─── EXTRACTED RECORDS

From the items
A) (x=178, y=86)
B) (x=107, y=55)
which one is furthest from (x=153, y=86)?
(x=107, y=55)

──────

▶ [STATED TASK]:
Reproduce all of the rows above in full, requests included, multiplying each coordinate in the answers by 1.15 and rounding the result to a whole number, with halves rounded up. Leave every number in the requests unchanged.

▶ [OUTPUT OF THE TASK]:
From the items
A) (x=178, y=86)
B) (x=107, y=55)
which one is furthest from (x=153, y=86)?
(x=123, y=63)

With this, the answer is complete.